P-DIFF+: Improving Learning Classifier with Noisy Labels by Noisy Negative Learning Loss

Neural Networks Paper link

Contents

  1. Requirements
  2. Dataset
  3. Folders
  4. How-to-train
  5. Usage-of-P-DIFF-layer
  6. Complexity-of-P-DIFF
  7. Experiment-environment
  8. Experiment-settings
  9. Model-list

Requirements

  1. Python
  2. Caffe

Dataset

Training and Testing dataset:

  1. mnist
  2. cifar10
  3. cifar100
  4. [miniimage]
  5. Cloth1M

Folders

The structure of code folders:

Dataset Description
README.md The detailed instruction for P-DIFF reproduction.
train.sh The training entry script of P-DIFF.
test.sh The testing entry script of P-DIFF.
caffe The compiled official caffe repo.
code Some data downloading and processing codes saved in this folder.
data The training and testing datasets used in paper.
layer The implement of P-DIFF layer in caffe.
log The folder used to save training logs.
models The folder used to save training models.
prototxt The prototxt files used to train or test models in different datasets.

How-to-train

We demostrate the training process of cifar10 dataset contains 50% symmetry noise

Pipeline:

Step 1. Clone caffe repo to ./caffe folder and compile it after install its requirements.
        cd caffe
        mkdir build
        cd build
        cmake ..
        make -j8

Step 2. Add P-DIFF layer to caffe layers and recompile caffe project.

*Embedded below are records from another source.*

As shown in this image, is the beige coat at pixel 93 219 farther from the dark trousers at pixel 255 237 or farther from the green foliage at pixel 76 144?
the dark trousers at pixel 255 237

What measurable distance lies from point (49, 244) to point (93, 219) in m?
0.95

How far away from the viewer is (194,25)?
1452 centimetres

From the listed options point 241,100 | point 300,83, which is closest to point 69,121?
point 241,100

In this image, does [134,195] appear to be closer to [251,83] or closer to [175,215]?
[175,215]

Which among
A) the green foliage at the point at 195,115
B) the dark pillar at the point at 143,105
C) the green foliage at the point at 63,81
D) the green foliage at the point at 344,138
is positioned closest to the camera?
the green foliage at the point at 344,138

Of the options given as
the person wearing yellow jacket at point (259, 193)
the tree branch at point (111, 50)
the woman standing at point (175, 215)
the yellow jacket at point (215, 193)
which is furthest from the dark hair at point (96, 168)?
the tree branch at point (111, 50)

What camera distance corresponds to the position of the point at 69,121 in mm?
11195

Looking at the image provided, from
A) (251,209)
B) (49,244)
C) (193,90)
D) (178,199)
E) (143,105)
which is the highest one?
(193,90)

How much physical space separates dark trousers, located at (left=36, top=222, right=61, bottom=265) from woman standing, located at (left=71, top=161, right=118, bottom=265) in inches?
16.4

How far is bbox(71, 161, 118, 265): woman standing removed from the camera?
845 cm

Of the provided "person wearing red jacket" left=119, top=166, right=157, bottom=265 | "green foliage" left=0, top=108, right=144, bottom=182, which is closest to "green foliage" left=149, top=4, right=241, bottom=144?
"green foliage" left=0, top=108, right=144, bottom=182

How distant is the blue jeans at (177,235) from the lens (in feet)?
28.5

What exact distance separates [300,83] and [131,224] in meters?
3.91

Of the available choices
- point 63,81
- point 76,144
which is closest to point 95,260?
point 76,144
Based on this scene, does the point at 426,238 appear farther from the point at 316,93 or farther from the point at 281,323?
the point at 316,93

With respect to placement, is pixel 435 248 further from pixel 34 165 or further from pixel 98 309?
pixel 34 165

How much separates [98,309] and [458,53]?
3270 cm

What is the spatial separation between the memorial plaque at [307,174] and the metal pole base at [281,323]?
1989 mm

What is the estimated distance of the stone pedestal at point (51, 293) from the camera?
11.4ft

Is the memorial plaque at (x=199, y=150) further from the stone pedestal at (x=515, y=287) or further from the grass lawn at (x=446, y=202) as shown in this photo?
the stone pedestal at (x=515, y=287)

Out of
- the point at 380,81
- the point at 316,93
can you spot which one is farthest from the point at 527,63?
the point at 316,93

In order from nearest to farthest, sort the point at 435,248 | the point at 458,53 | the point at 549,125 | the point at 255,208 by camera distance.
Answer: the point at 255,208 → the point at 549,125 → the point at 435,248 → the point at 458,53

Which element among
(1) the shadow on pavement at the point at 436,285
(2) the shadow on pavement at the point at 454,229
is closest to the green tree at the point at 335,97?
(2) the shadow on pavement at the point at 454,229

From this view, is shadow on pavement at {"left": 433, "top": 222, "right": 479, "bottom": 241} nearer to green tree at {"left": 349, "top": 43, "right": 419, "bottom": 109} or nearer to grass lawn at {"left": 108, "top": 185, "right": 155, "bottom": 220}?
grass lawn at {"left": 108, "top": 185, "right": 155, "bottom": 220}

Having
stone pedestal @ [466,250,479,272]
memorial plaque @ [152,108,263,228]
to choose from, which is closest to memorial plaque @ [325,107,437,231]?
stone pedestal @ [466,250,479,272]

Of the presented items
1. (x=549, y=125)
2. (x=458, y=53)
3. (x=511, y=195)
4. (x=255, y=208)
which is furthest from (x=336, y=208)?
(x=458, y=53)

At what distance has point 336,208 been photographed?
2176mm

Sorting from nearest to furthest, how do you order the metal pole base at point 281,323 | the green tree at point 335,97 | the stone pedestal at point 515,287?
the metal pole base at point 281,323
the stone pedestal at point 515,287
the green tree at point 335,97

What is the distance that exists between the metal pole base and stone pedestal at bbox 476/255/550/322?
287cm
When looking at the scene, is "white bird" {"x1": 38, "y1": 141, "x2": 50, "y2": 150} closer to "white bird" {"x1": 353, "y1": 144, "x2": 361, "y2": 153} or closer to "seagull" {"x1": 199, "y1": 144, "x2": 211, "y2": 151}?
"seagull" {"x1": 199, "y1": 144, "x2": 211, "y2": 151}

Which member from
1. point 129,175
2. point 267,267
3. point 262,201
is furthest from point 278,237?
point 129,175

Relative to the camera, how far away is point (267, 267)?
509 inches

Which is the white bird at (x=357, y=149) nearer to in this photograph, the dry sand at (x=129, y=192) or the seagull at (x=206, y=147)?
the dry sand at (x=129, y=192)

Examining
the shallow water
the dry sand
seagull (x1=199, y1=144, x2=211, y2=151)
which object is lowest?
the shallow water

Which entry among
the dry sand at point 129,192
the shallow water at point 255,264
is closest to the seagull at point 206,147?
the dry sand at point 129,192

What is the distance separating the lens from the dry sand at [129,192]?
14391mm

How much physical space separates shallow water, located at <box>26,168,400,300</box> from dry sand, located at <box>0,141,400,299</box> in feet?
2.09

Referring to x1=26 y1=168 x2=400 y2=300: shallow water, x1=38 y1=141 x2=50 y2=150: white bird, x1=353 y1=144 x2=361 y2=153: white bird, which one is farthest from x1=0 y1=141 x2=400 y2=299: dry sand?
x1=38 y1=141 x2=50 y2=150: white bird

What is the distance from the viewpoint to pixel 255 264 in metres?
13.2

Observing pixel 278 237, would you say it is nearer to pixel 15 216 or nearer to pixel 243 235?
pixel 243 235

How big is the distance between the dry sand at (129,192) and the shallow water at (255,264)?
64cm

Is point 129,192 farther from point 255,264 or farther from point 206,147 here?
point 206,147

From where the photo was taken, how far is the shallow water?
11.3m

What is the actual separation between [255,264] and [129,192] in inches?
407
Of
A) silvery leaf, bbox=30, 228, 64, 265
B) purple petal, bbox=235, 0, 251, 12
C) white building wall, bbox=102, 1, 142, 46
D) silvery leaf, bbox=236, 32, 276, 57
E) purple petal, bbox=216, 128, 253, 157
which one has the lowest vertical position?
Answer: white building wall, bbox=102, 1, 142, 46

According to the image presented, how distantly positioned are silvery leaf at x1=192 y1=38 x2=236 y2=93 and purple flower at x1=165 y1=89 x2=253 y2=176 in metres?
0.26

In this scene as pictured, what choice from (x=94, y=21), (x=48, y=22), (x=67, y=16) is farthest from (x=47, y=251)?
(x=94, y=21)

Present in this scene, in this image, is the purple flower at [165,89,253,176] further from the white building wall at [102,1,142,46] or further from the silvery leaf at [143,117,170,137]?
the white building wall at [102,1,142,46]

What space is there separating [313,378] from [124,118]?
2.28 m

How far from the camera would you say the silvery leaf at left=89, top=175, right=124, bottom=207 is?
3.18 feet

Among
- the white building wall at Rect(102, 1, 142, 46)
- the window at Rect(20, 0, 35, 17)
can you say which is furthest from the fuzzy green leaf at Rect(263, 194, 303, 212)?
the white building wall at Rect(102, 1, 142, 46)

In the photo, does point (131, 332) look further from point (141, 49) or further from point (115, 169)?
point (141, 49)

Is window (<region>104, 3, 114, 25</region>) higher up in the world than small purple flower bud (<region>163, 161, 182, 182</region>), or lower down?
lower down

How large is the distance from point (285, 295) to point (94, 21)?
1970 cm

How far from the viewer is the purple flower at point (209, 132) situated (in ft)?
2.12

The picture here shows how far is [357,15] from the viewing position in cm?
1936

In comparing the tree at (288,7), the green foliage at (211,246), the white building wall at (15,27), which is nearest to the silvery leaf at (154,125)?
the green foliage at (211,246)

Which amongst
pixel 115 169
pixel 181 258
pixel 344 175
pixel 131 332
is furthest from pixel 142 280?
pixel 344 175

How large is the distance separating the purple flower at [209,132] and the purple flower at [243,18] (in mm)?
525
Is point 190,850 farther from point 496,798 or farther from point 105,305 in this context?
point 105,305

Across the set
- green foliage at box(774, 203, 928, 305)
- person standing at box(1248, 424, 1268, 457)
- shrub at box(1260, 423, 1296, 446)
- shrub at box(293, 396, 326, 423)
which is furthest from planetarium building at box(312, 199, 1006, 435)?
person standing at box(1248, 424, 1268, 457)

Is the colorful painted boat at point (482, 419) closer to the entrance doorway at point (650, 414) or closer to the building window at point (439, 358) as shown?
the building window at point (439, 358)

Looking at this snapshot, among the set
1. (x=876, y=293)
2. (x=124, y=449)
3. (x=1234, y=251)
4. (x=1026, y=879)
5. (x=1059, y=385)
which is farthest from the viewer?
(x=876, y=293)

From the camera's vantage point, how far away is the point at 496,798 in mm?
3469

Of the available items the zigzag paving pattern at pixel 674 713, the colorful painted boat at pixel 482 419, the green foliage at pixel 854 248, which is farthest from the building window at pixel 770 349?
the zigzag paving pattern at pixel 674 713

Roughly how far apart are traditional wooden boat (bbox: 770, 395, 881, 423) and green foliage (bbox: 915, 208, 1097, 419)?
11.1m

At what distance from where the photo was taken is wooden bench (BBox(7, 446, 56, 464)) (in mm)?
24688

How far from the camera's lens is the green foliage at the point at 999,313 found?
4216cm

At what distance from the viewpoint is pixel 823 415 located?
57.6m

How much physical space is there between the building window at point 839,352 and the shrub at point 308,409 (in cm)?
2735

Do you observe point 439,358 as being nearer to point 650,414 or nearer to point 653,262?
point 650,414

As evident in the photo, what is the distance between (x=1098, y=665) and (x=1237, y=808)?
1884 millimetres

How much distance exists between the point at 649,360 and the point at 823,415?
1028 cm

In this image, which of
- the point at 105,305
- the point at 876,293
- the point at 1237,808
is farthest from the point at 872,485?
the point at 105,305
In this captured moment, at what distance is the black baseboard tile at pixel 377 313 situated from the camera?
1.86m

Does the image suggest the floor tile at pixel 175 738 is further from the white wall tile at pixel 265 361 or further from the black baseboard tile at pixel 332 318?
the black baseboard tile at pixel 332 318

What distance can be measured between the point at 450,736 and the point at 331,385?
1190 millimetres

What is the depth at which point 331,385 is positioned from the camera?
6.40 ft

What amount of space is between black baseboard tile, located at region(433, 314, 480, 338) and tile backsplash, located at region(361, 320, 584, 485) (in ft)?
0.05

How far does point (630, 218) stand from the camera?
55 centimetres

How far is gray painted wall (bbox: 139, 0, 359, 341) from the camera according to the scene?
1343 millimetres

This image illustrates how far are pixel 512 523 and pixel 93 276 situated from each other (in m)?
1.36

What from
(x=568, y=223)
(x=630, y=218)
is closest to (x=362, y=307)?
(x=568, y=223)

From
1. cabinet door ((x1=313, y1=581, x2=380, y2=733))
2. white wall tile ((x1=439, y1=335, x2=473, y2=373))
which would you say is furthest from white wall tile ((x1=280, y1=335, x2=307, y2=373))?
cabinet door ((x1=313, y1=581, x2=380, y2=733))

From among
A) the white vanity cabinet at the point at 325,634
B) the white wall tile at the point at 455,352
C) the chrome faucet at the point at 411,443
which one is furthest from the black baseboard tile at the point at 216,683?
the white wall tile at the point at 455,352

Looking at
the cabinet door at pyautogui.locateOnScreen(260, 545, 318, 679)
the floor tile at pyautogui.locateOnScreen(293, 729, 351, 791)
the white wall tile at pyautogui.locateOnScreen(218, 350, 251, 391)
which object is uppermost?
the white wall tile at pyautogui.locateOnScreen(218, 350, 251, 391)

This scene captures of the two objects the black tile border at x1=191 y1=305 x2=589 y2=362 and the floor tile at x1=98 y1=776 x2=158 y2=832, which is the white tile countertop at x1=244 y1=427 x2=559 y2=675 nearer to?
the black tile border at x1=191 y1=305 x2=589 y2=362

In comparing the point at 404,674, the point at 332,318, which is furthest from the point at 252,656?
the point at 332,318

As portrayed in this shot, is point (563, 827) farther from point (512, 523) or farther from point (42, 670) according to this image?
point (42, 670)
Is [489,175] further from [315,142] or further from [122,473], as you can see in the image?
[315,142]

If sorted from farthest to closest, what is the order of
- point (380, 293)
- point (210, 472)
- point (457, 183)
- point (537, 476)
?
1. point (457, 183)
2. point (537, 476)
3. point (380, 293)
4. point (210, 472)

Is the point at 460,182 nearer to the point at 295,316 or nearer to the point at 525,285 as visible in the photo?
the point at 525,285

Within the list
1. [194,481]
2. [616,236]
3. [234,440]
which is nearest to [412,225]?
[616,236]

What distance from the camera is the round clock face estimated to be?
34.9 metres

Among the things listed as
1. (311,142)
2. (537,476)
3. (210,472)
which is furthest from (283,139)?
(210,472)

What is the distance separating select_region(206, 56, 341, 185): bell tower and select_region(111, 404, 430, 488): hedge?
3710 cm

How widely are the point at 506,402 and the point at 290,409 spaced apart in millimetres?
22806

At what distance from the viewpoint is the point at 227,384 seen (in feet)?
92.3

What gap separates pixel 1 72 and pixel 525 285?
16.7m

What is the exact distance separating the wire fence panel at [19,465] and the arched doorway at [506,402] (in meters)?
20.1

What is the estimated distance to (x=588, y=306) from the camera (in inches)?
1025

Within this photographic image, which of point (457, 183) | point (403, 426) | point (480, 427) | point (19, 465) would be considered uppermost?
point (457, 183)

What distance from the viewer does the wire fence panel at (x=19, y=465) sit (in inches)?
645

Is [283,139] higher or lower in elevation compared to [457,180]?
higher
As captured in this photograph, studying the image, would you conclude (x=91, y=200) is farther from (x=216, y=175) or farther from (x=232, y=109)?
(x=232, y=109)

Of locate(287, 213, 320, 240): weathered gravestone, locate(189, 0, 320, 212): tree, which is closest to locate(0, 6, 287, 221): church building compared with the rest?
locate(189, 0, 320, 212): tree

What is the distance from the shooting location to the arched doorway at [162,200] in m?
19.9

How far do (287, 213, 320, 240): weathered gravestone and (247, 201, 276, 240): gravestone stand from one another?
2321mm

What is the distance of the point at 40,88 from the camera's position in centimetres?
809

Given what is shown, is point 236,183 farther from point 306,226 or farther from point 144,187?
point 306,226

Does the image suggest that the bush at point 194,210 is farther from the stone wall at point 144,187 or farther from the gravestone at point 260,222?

Step 3. Download mnist, cifar-10, cifar-100 and cloth1m datasets.(You can contact the author to download miniimage)
        python ./code/download.py --dataset=cifar10

Step 4. Corrupt the labels of training dataset by using ./code/corrupt.py script
        python ./code/corrupt.py --dataset=cifar10 --noise_type=SYMMETRY --noise_rate=0.50

Step 5. Generate respective lmdb by using caffe's converting tool(need multi-label supporting).
        bash ./code/convert.sh cifar10 SYMMETRY 50

Step 6. Configure the training dataset path in train_val.prototxt file.
        edit the parameters of ${noise_type}, ${noise_rate} and p_diff_layer in ./prototxt/train_val.prototxt.cifar10
Step 7. Train the dataset by using command of caffe.
        bash ./train.sh cifar10

Step 8. Test the dataset by using command of caffe.
        bash ./test.sh cifar10 SYMMETRY 50

Usage-of-P-DIFF-layer

The usage of P-DIFF layer in train_val.prototxt is described below:

layer {
  name: "fix_prob"
  type: "PDIFF"

  # input of this layer
  # bottom[0] is used for the forward of network
  bottom: "prob"

  # bottom[1] is used for computing sample weight, which could be different from bottom[0]
  bottom: "prob"

  # bottom[2] is the class label which indicate the sample's category
  bottom: "label000"

  # bottom[3](optional) is the noise label which indicate whether the sample is noise,
  # just used for drawing pdf_clean and pdf_noise, not used for training.
  # The second label is generated by multi-label lmdb converter.
  # We can discard this input in general.
  #bottom: "label001"

  # output of this layer
  top: "fix_prob"

  # parameters of this layer
  p_diff_param {
    # We use a queue the maintain the delta distribution, the size of queue is slide_batch_num x batch_size
    slide_batch_num: 100

    # The iteration number per epoch
    # Its value equal to total training samples number divide batch_size
    # Here is 50,000 / 128
    epoch_iters: 390

    # This is the switch whether use auto noise method:
    # "on" means this layer will compute a noise rate automatically,
    # "off" means this layer will use a specific noise rate.
    use_auto_noise_ratio: false

    # if the switch of use_auto_noise_ratio is off, we need to set the specific noise rate.
    noise_ratio: 0.50

    # print some training information, like noise rate, threshold of zeta, pcf, weight, etc.
    # which are used for debugging and draw figures.
    # we turn off this switch usually.
    #debug: true
    # this is the prefix of log file name, which stored the information under debug mode.
    #debug_prefix: "cifar10_noise_symmetric_50"
  }
}

Complexity

If we have known the batch size, slide batch num and bin size (200 in our training)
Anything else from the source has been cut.